> _Source text_:
Everyone knows that the invention of printing marked one of the great
technological advances in civilization. But I didn’t realize
how recently this became a matter of consensus until I read a book
originally published in 1987, Samuel Johnson
and the Impact of Print, by the distinguished scholar Alvin Kernan of Princeton University.
It seems obvious now that print has transformed our civilization.
Since Johann Gutenberg first set the Bible in movable type around 1455,
we have come to take it for granted that whatever can be written can
be reproduced in print. This is an enormous convenience, sparing us
the necessity of having monks and scribes copy manuscripts by hand.
Print made universal literacy a possibility. You no longer have to
be rich in order to own the classics of literature.
Yet for a long time people feared print, not because they didn’t
realize its revolutionary potential, but precisely because they did.
The mass production of the Bible — and printing was an early
form of mass production — helped promote the Reformation. From
the viewpoint of the Church, print made it easy to spread heresy. And
from the viewpoint of other conservative forces, print made it easy
to spread political dissension. Heresy and democracy were the twin
progeny of print, the scourge of traditional authority.
Before the print revolution was complete, there were other objections.
Print was regarded as vulgar. In Renaissance England, for example,
gentlemen thought it was beneath their dignity to have their writings
printed. The “proper” way to circulate your writings, they
felt, was to pass your manuscripts around privately; if you tried to
have them printed and sold, you were descending to the level of a tradesman,
seeking — horrors! — money and popularity.
Thus Francis Meres wrote in 1598 that “Shakespeare” had
been circulating “his sugared sonnets among his private friends” — a
clue, I think, that “Shakespeare” was not the poet’s
real name, but the pen name of a nobleman who wanted his works printed,
but who would have been ashamed if the public knew he wanted them printed.

> _Task A_:
Answer these questions from the essay on print.
(i) In what year was the book by Alvin Kernan originally published?
(ii) Around what year did Johann Gutenberg first set the Bible in movable type?
(iii) According to Francis Meres in 1598, among whom had "Shakespeare" been circulating his sugared sonnets?
> _Task B_:
Reproduce word for word the part of the essay on print starting at "Everyone knows that" and ending at "manuscripts by hand.".

> _Given data_:

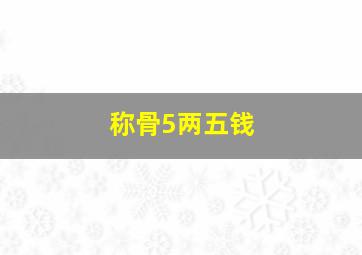 称骨5两五钱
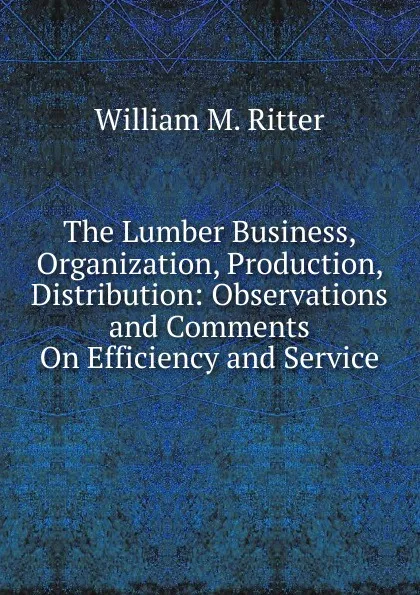 William M. Ritter

The Lumber Business, Organization, Production, Distribution: Observations and Comments On Efficiency and Service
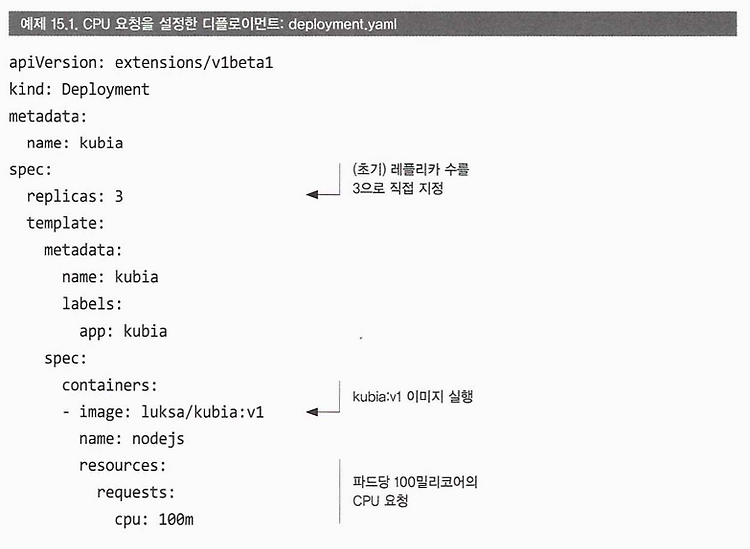 예제 15.1. CPU 요청을 설정한 디플로이먼트: deployment.yaml

apiVersion: extensions/v1beta1
kind: Deployment
metadata:
  name: kubia
spec:
  replicas: 3
  template:
    metadata:
      name: kubia
      labels:
        app: kubia
    spec:
      containers:
      - image: luksa/kubia:v1
        name: nodejs
        resources:
          requests:
            cpu: 100m

(초기) 레플리카 수를 3으로 직접 지정

kubia:v1 이미지 실행

파드당 100밀리코어의 CPU 요청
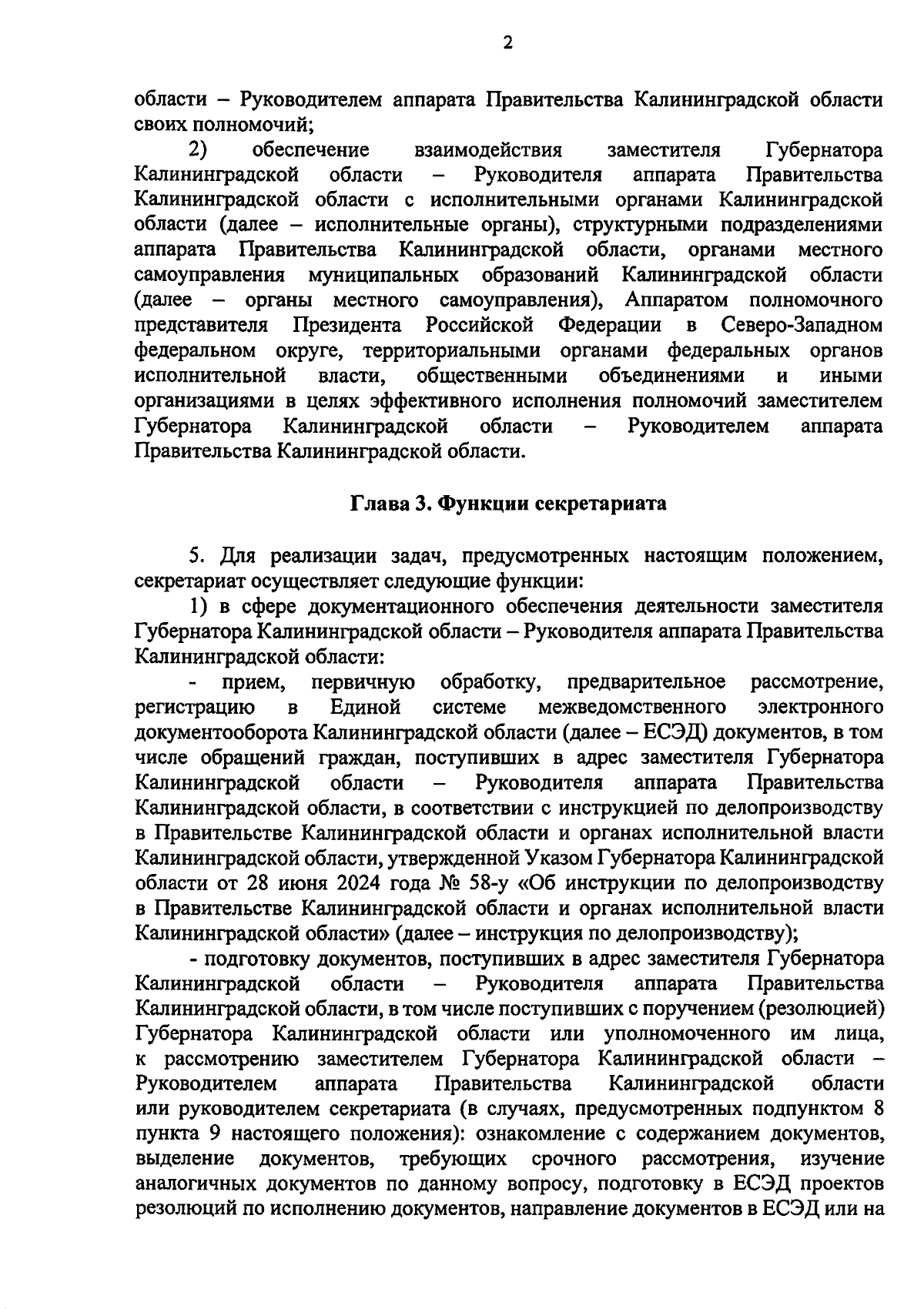 2

области – Руководителем аппарата Правительства Калининградской области своих полномочий;

2) обеспечение взаимодействия заместителя Губернатора Калининградской области – Руководителя аппарата Правительства Калининградской области с исполнительными органами Калининградской области (далее – исполнительные органы), структурными подразделениями аппарата Правительства Калининградской области, органами местного самоуправления муниципальных образований Калининградской области (далее – органы местного самоуправления), Аппаратом полномочного представителя Президента Российской Федерации в Северо-Западном федеральном округе, территориальными органами федеральных органов исполнительной власти, общественными объединениями и иными организациями в целях эффективного исполнения полномочий заместителем Губернатора Калининградской области – Руководителем аппарата Правительства Калининградской области.

Глава 3. Функции секретариата

5. Для реализации задач, предусмотренных настоящим положением, секретариат осуществляет следующие функции:

1) в сфере документационного обеспечения деятельности заместителя Губернатора Калининградской области – Руководителя аппарата Правительства Калининградской области:

- прием, первичную обработку, предварительное рассмотрение, регистрацию в Единой системе межведомственного электронного документооборота Калининградской области (далее – ЕСЭД) документов, в том числе обращений граждан, поступивших в адрес заместителя Губернатора Калининградской области – Руководителя аппарата Правительства Калининградской области, в соответствии с инструкцией по делопроизводству в Правительстве Калининградской области и органах исполнительной власти Калининградской области, утвержденной Указом Губернатора Калининградской области от 28 июня 2024 года № 58-у «Об инструкции по делопроизводству в Правительстве Калининградской области и органах исполнительной власти Калининградской области» (далее – инструкция по делопроизводству);

- подготовку документов, поступивших в адрес заместителя Губернатора Калининградской области – Руководителя аппарата Правительства Калининградской области, в том числе поступивших с поручением (резолюцией) Губернатора Калининградской области или уполномоченного им лица, к рассмотрению заместителем Губернатора Калининградской области – Руководителем аппарата Правительства Калининградской области или руководителем секретариата (в случаях, предусмотренных подпунктом 8 пункта 9 настоящего положения): ознакомление с содержанием документов, выделение документов, требующих срочного рассмотрения, изучение аналогичных документов по данному вопросу, подготовку в ЕСЭД проектов резолюций по исполнению документов, направление документов в ЕСЭД или на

> _Written solution A_:
(i) 1987
(ii) Around 1455
(iii) Among his private friends

> _Written solution B_:
Everyone knows that the invention of printing marked one of the great
technological advances in civilization. But I didn’t realize
how recently this became a matter of consensus until I read a book
originally published in 1987, Samuel Johnson
and the Impact of Print, by the distinguished scholar Alvin Kernan of Princeton University.
It seems obvious now that print has transformed our civilization.
Since Johann Gutenberg first set the Bible in movable type around 1455,
we have come to take it for granted that whatever can be written can
be reproduced in print. This is an enormous convenience, sparing us
the necessity of having monks and scribes copy manuscripts by hand.